Document text below:
Doctor in southeastern China has removed 29 magnetic beads from a teenager’s bladder, three months after shoving them up his penis ‘out of curiosity.’
According to Chinese media reports, the ‘curious’ schoolboy, named Lin, 13-year-old, had dozens of magnetic balls removed from his penis by surgeons at Xi’an Children’s Hospital in the capital of China.
Remarkably, the teenager suffered intense abdominal pain for three months but was embarrassed to talk to his parents about it.
After Lin was performed an X-ray scan, the analysis revealed the magnetic beads had formed a tight cluster under his bladder.
The young teen told doctors that he had inserted the string of metallic balls into his urethra ‘out of curiosity.’
Speaking about the bizarre case, Dr. Zhang Yanyan said:
“Roughly three months ago, while the boy was playing with the magnetic balls, he lined them up in a row and inserted them up his urethra out of curiosity.”
“By the time he felt discomfort and tried to pull them out again, the magnets separated, and some remained inside his urethra.”
“During this time, the boy didn’t tell his parents because he was too embarrassed, but the child admitted to experiencing abdominal pains for three months.”
“He thought he could expel through urinating, not knowing that it would not have been possible to do so.”
“His parents only discovered three months later when they noticed him walking with a limp and questioned him about it.”
“We were unable to remove them in microsurgery, so we opened up his bladder and removed the entire cluster of magnetic balls - all 29 of them.”
According to reports, the young boy is now recovering from the surgery and has already been discharged to continue recuperation at home.
After the incidence, Dr. Yanyan advised parents that it’s essential that kids, such as Lin, be given proper guidance during this particular stage of their lives.
“Kids in puberty are curious about their bodies. They need proper guidance and education from their parents.”
A similar incident had been reported in eastern China when another teenager, 11-year-old, inserted 70 magnetic balls into his penis.
The two incidences aren’t isolated.
A study in JRSM Short Reports, in the peer-viewed journal, titled ‘Putting Lead in Your Pencil’ stated that urologists often discover strange objects that had been inserted into the urethra.
End of Document text.
*What needs to be done:*
In the news report about the magnetic beads removed at Xi'an Children's Hospital, what led the boy's parents to discover the problem?
Input data below:
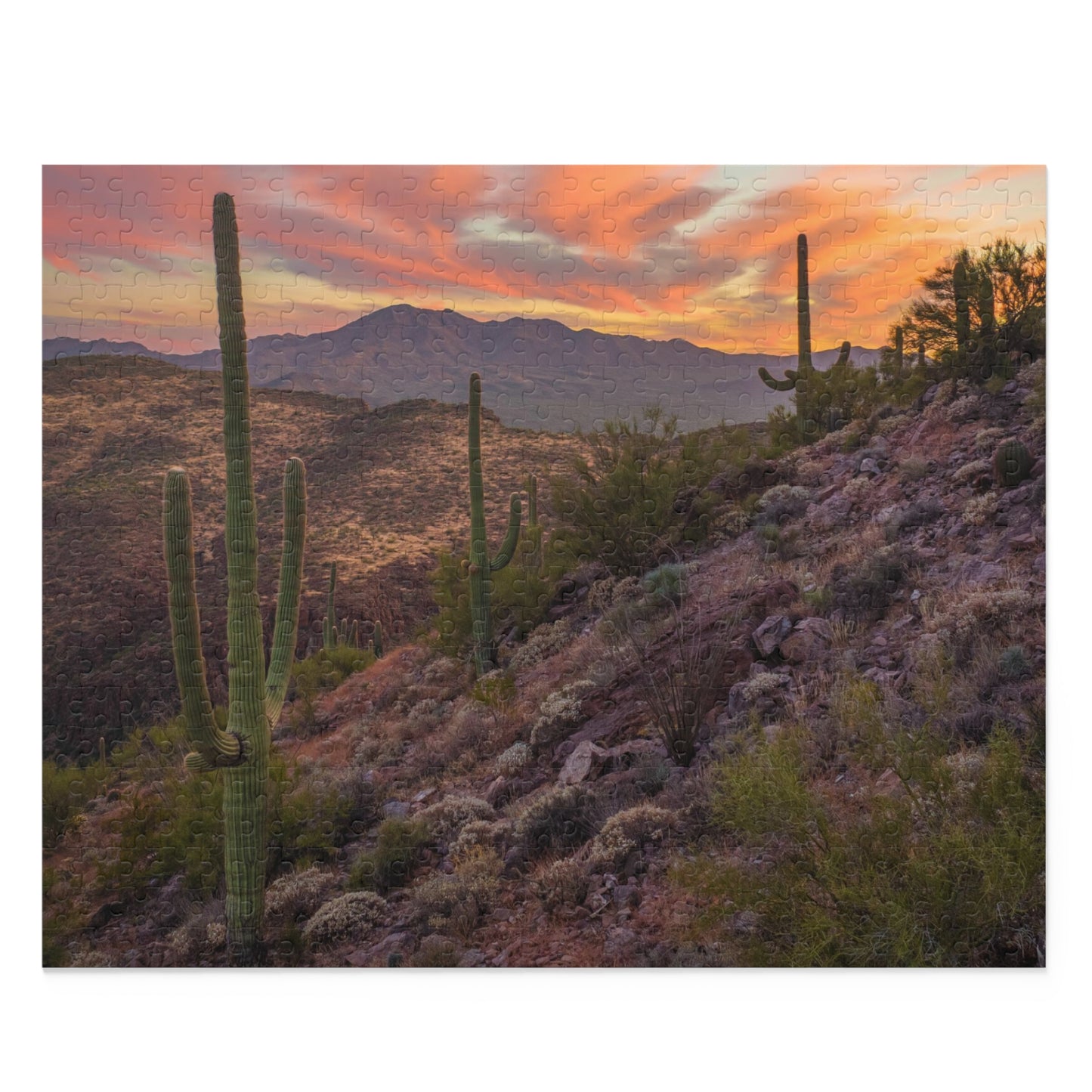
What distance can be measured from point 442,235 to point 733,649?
10.3ft

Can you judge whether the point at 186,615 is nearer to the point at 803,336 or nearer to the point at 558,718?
the point at 558,718

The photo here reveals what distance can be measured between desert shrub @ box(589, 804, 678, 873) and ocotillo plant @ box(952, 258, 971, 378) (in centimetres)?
364

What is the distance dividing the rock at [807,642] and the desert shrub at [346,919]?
2.91 meters

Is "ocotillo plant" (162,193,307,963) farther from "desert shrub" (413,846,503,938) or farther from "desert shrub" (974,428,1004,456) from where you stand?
"desert shrub" (974,428,1004,456)

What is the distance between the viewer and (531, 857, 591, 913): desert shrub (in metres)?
4.84

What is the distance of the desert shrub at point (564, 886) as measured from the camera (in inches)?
191

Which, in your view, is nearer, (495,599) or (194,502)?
(194,502)

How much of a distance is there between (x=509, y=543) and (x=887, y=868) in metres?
3.07

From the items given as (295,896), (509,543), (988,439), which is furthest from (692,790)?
(988,439)

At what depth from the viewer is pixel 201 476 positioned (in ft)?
17.8

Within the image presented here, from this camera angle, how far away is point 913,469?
599 cm

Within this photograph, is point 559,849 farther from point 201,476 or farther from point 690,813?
point 201,476
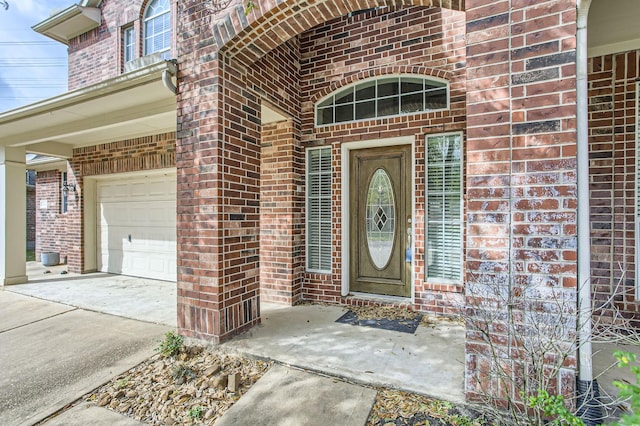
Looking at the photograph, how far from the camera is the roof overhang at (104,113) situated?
3.60 metres

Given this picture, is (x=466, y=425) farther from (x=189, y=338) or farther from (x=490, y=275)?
(x=189, y=338)

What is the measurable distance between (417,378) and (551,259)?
4.32ft

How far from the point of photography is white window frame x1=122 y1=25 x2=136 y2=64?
725cm

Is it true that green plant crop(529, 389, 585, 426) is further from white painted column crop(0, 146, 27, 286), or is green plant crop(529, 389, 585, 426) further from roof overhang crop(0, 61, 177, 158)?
white painted column crop(0, 146, 27, 286)

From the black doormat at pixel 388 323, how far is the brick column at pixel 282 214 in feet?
3.25

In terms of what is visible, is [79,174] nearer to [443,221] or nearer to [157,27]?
[157,27]

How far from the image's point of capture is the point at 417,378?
2.38m

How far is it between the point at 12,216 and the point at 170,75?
→ 212 inches

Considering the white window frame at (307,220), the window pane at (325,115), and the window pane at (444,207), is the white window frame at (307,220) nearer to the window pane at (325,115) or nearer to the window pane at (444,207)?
the window pane at (325,115)

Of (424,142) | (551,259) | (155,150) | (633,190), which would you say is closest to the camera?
(551,259)

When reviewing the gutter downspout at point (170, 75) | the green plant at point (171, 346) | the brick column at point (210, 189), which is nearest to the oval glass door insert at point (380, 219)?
the brick column at point (210, 189)

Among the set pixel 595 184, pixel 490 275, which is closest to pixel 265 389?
pixel 490 275

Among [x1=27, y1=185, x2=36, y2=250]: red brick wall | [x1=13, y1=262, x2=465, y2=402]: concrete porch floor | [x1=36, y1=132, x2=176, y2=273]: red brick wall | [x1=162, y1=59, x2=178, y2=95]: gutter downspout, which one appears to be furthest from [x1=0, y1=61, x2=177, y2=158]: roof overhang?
[x1=27, y1=185, x2=36, y2=250]: red brick wall

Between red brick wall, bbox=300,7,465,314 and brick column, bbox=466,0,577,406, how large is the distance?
147 centimetres
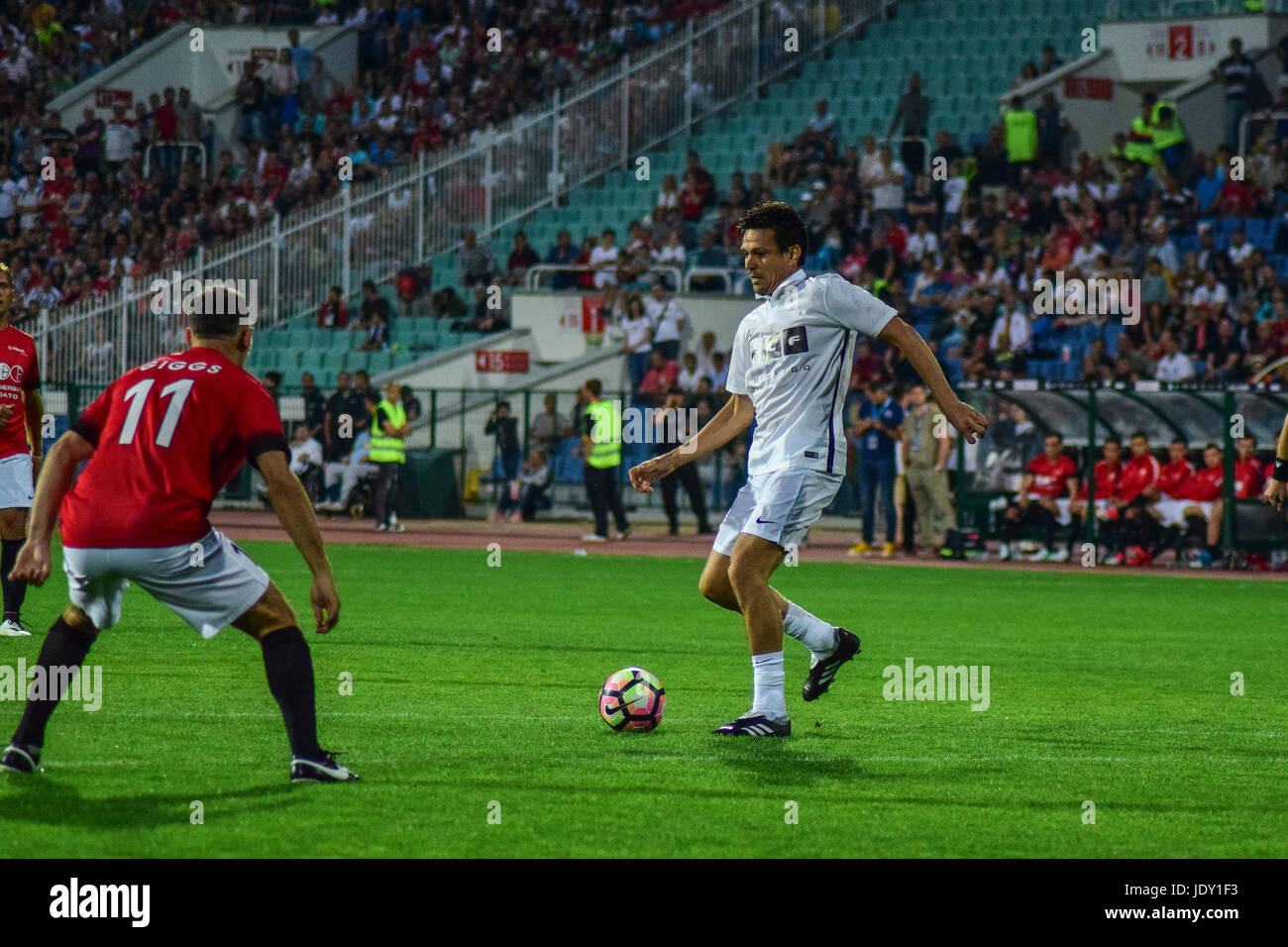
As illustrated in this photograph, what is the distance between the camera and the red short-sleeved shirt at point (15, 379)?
467 inches

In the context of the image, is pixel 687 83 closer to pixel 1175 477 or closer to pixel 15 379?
pixel 1175 477

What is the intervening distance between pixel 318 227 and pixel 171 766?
85.6ft

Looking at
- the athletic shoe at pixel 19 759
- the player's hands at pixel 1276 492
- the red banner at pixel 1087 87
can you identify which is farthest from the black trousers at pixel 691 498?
the athletic shoe at pixel 19 759

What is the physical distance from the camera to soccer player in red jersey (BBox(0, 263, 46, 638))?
1188 cm

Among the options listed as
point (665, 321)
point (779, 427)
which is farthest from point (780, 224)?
point (665, 321)

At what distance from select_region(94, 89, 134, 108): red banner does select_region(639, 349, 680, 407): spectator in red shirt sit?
663 inches

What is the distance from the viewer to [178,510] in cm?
693

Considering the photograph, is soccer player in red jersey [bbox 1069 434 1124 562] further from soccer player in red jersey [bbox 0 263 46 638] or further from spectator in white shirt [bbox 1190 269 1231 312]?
soccer player in red jersey [bbox 0 263 46 638]

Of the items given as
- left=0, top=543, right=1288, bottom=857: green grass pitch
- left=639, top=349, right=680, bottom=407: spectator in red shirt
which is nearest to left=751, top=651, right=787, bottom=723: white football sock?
left=0, top=543, right=1288, bottom=857: green grass pitch

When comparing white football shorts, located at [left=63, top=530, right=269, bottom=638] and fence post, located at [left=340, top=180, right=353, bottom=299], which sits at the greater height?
fence post, located at [left=340, top=180, right=353, bottom=299]

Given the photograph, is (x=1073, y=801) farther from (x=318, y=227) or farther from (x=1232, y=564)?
(x=318, y=227)

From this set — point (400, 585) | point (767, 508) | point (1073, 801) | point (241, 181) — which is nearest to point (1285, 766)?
point (1073, 801)

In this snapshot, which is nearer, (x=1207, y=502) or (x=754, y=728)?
(x=754, y=728)

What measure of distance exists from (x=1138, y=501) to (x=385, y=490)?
33.2ft
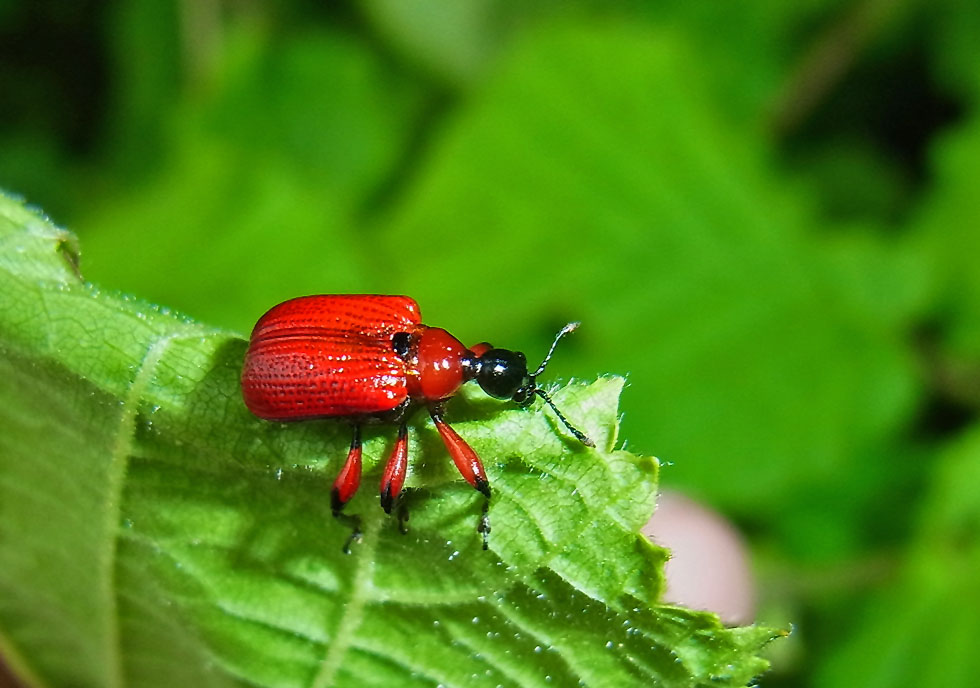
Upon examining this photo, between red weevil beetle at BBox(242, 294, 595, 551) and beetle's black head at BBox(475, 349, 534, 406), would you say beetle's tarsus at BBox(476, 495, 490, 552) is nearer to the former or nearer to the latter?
red weevil beetle at BBox(242, 294, 595, 551)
End of Input data.
*Task response:*
They noticed him walking with a limp and questioned him about it.